Exercise brief:
Copy out all of the data word for word. Omit every picture.

Brief descriptive captions:
################

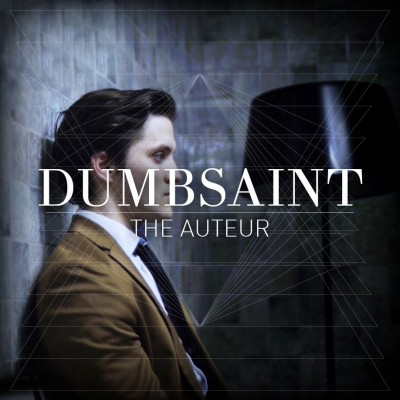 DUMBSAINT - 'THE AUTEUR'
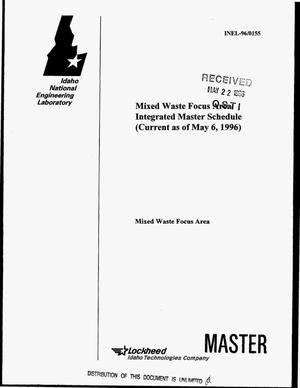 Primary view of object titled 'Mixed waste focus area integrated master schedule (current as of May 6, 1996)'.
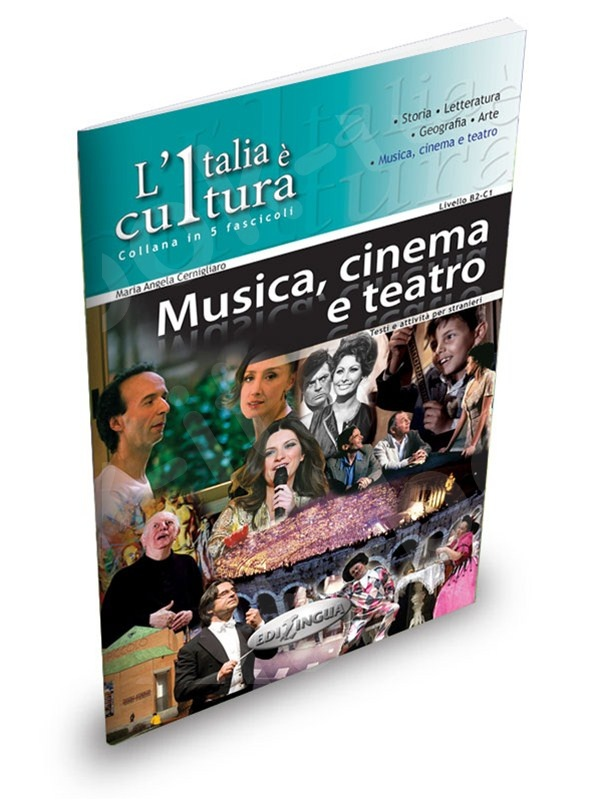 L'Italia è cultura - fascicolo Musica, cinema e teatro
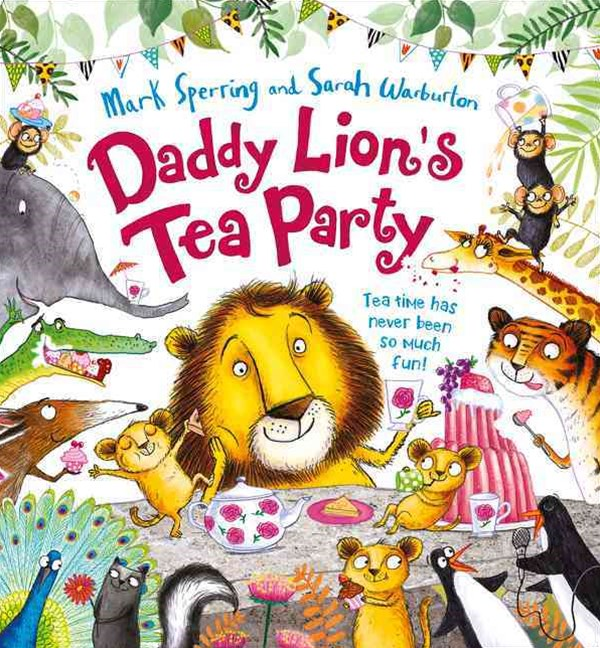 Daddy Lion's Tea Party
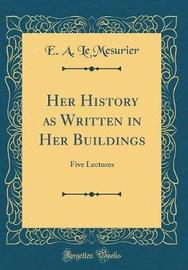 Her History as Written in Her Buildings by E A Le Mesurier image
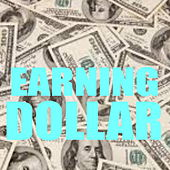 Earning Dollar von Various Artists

################

Solution to this task:
 DUMBSAINT - 'THE AUTEUR'
 Primary view of object titled 'Mixed waste focus area integrated master schedule (current as of May 6, 1996)'.
 L'Italia è cultura - fascicolo Musica, cinema e teatro
 Daddy Lion's Tea Party
 Her History as Written in Her Buildings by E A Le Mesurier image
 Earning Dollar von Various Artists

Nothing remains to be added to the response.